• [What to do] Write out each of the following items word for word, leaving out the pictures.
------------------------------------------------------------
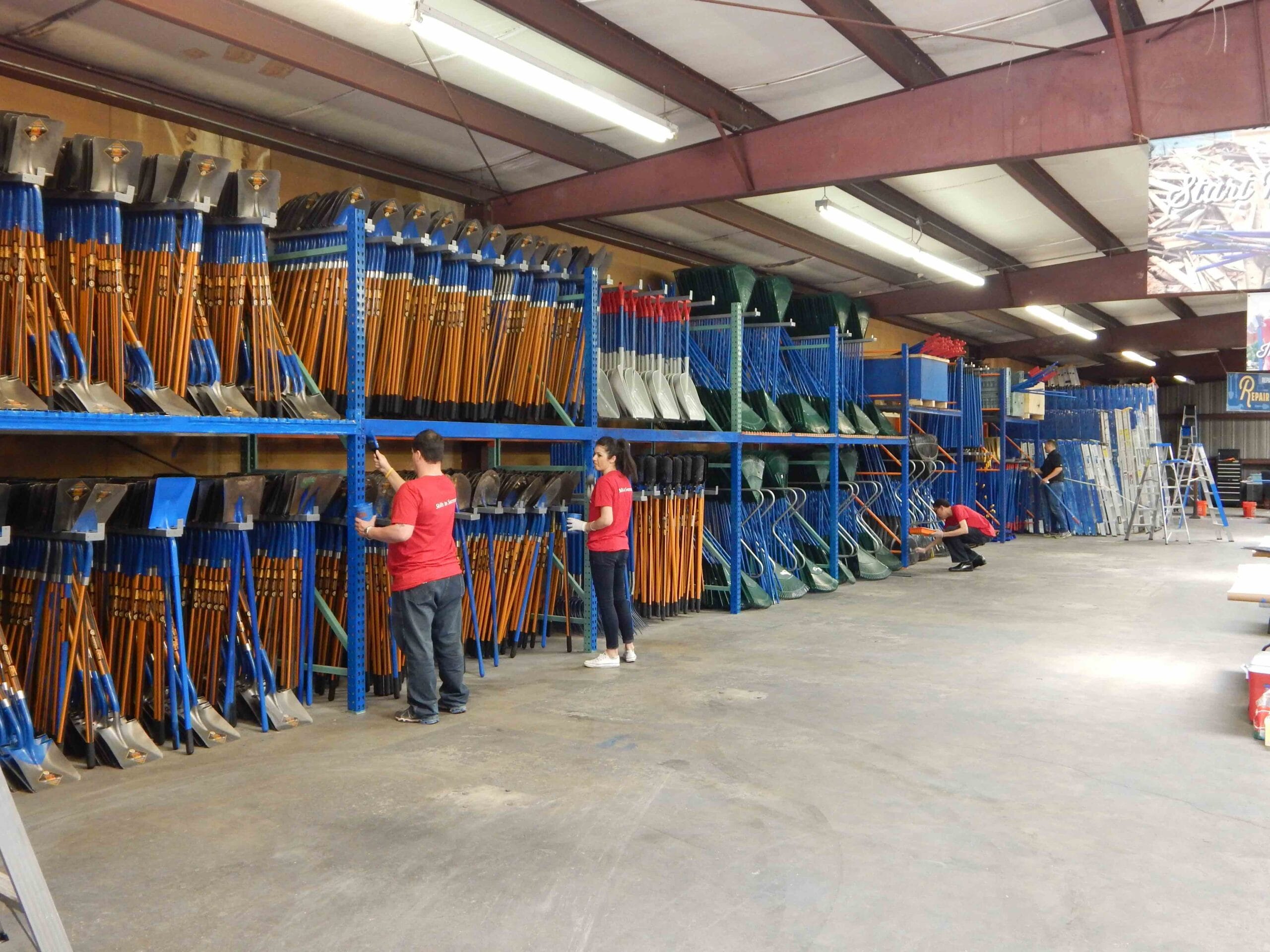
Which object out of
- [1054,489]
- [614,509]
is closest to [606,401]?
[614,509]

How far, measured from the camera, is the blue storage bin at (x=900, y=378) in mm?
12711

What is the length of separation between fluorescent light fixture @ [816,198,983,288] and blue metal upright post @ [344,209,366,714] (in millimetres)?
4515

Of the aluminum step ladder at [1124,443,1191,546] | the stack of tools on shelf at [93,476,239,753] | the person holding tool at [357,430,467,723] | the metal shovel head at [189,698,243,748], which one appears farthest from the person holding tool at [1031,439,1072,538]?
the stack of tools on shelf at [93,476,239,753]

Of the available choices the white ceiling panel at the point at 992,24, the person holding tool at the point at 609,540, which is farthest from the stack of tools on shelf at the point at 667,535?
the white ceiling panel at the point at 992,24

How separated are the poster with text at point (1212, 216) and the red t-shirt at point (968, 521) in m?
6.91

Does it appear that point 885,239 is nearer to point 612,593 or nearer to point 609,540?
point 609,540

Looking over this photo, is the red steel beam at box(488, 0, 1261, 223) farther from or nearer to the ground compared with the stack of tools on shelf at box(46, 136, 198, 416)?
farther from the ground

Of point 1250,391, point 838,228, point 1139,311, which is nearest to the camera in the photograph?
point 838,228

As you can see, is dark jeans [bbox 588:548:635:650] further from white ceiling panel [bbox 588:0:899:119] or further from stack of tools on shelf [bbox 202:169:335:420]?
white ceiling panel [bbox 588:0:899:119]

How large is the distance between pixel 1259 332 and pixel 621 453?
456 centimetres

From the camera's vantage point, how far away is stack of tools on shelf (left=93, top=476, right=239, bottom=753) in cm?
467

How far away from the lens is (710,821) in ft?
12.7

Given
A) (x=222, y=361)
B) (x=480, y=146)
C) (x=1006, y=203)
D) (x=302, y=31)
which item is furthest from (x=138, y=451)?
(x=1006, y=203)

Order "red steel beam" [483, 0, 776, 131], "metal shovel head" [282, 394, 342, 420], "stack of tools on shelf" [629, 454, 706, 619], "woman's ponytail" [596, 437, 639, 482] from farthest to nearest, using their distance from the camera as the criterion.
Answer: "stack of tools on shelf" [629, 454, 706, 619] → "woman's ponytail" [596, 437, 639, 482] → "red steel beam" [483, 0, 776, 131] → "metal shovel head" [282, 394, 342, 420]
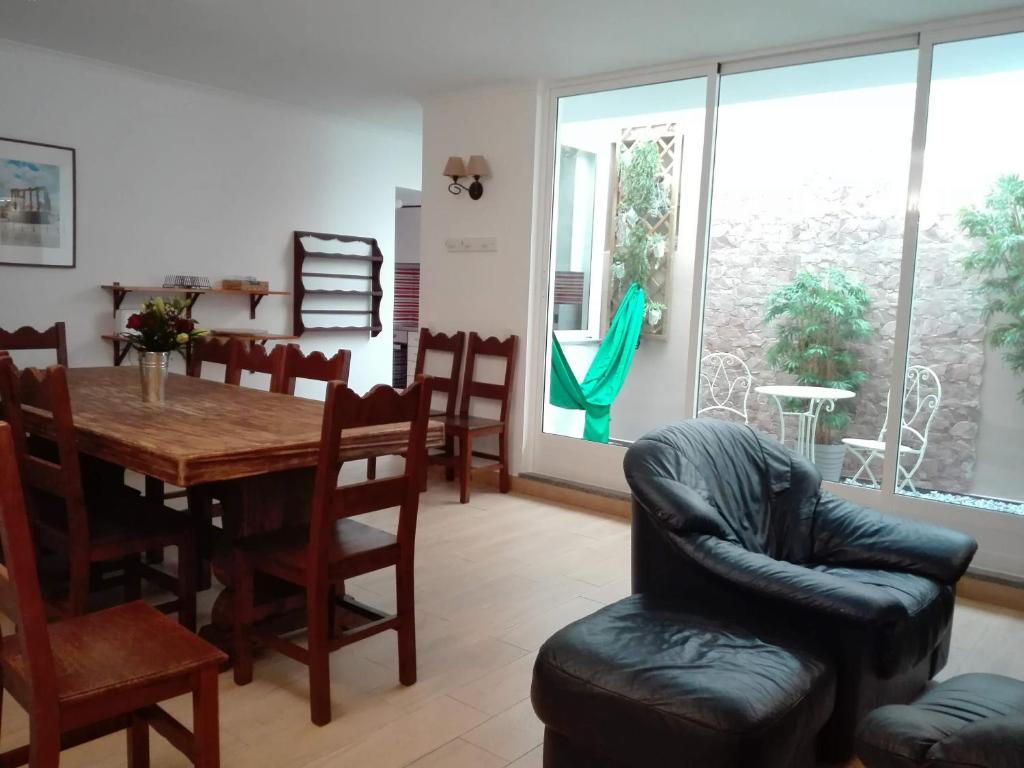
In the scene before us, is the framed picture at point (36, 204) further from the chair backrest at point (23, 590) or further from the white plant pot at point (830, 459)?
the white plant pot at point (830, 459)

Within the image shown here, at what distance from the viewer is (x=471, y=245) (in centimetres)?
525

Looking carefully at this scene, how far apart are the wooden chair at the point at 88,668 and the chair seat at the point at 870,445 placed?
3325mm

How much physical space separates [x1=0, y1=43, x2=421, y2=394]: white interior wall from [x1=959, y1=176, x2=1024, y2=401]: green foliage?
426 cm

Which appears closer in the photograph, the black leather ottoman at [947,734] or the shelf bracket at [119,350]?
the black leather ottoman at [947,734]

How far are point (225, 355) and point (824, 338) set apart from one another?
117 inches

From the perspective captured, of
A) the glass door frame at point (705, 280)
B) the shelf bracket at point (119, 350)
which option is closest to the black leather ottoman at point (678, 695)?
the glass door frame at point (705, 280)

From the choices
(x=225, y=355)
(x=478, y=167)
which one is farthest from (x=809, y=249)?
(x=225, y=355)

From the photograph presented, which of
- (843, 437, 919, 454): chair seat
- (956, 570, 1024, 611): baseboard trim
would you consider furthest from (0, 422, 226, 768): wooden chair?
(843, 437, 919, 454): chair seat

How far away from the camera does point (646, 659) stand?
1.93 metres

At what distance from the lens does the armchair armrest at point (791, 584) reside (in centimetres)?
210

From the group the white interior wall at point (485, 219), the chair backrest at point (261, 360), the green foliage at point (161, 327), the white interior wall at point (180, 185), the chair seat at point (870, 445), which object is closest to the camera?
the green foliage at point (161, 327)

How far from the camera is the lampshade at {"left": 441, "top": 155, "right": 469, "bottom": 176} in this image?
16.6 ft

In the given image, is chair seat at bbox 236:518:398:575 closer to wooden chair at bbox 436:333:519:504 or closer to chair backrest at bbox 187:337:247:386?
chair backrest at bbox 187:337:247:386

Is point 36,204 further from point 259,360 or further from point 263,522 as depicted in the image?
point 263,522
------------------------------------------------------------
• [Problem solution]
Which object out of
- [1054,489]
- [614,509]
is closest to [606,401]?
[614,509]

How far, measured from the camera, is the blue storage bin at (x=900, y=378) in mm?
12711

What is the length of separation between fluorescent light fixture @ [816,198,983,288] and blue metal upright post @ [344,209,366,714] (in millimetres)?
4515

Of the aluminum step ladder at [1124,443,1191,546] | the stack of tools on shelf at [93,476,239,753] | the person holding tool at [357,430,467,723] | the metal shovel head at [189,698,243,748], which one appears farthest from the person holding tool at [1031,439,1072,538]?
the stack of tools on shelf at [93,476,239,753]

Of the available choices the white ceiling panel at the point at 992,24, the person holding tool at the point at 609,540, which is farthest from the stack of tools on shelf at the point at 667,535?
the white ceiling panel at the point at 992,24

How separated are the poster with text at point (1212, 216) and the red t-shirt at point (968, 521) in m?
6.91

Does it appear that point 885,239 is nearer to point 612,593 or nearer to point 609,540?
point 609,540

Looking over this photo, is the red steel beam at box(488, 0, 1261, 223) farther from or nearer to the ground compared with the stack of tools on shelf at box(46, 136, 198, 416)?
farther from the ground

Of point 1250,391, point 838,228, point 1139,311, which is nearest to the camera in the photograph?
point 838,228

As you can see, is dark jeans [bbox 588:548:635:650] further from white ceiling panel [bbox 588:0:899:119] or further from stack of tools on shelf [bbox 202:169:335:420]?
white ceiling panel [bbox 588:0:899:119]

How large is the distance between pixel 1259 332 and pixel 621 453?
456 centimetres

From the camera's vantage point, how far away is stack of tools on shelf (left=93, top=476, right=239, bottom=753) in cm?
467

How far away from the lens is (710,821) in ft?
12.7

Given
A) (x=222, y=361)
B) (x=480, y=146)
C) (x=1006, y=203)
D) (x=302, y=31)
which item is furthest from (x=138, y=451)?
(x=1006, y=203)

Order "red steel beam" [483, 0, 776, 131], "metal shovel head" [282, 394, 342, 420], "stack of tools on shelf" [629, 454, 706, 619], "woman's ponytail" [596, 437, 639, 482] from farthest to nearest, using their distance from the camera as the criterion.
Answer: "stack of tools on shelf" [629, 454, 706, 619] → "woman's ponytail" [596, 437, 639, 482] → "red steel beam" [483, 0, 776, 131] → "metal shovel head" [282, 394, 342, 420]
In the scene before us, is the framed picture at point (36, 204) further from the chair backrest at point (23, 590) or further from the white plant pot at point (830, 459)?
the white plant pot at point (830, 459)

Within the image shown here, at what distance from the viewer is (x=471, y=245) (in centimetres)?
525

Looking carefully at this scene, how far apart are the wooden chair at the point at 88,668 and the chair seat at the point at 870,445 placed?
3325mm

How much physical space separates [x1=0, y1=43, x2=421, y2=394]: white interior wall from [x1=959, y1=176, x2=1024, y2=401]: green foliage?
426 cm

Which appears closer in the photograph, the black leather ottoman at [947,734] or the shelf bracket at [119,350]?
the black leather ottoman at [947,734]

How far are point (225, 355) and point (824, 338) set apart from one another?
117 inches

From the perspective captured, of
A) the glass door frame at point (705, 280)
B) the shelf bracket at point (119, 350)
which option is closest to the black leather ottoman at point (678, 695)?
the glass door frame at point (705, 280)

From the choices
(x=225, y=355)
(x=478, y=167)
which one is farthest from (x=809, y=249)?
(x=225, y=355)

From the photograph presented, which of
- (843, 437, 919, 454): chair seat
- (956, 570, 1024, 611): baseboard trim
would you consider furthest from (0, 422, 226, 768): wooden chair?
(843, 437, 919, 454): chair seat

How far away from the camera does point (646, 659) stand?
1.93 metres

At what distance from the lens does the armchair armrest at point (791, 584) reside (in centimetres)?
210

From the group the white interior wall at point (485, 219), the chair backrest at point (261, 360), the green foliage at point (161, 327), the white interior wall at point (180, 185), the chair seat at point (870, 445), which object is closest to the camera?
the green foliage at point (161, 327)

How far from the camera is the lampshade at {"left": 441, "top": 155, "right": 469, "bottom": 176} in this image?
16.6 ft

In the given image, is chair seat at bbox 236:518:398:575 closer to wooden chair at bbox 436:333:519:504 or closer to chair backrest at bbox 187:337:247:386?
chair backrest at bbox 187:337:247:386

Is point 36,204 further from point 259,360 or further from point 263,522 as depicted in the image?
point 263,522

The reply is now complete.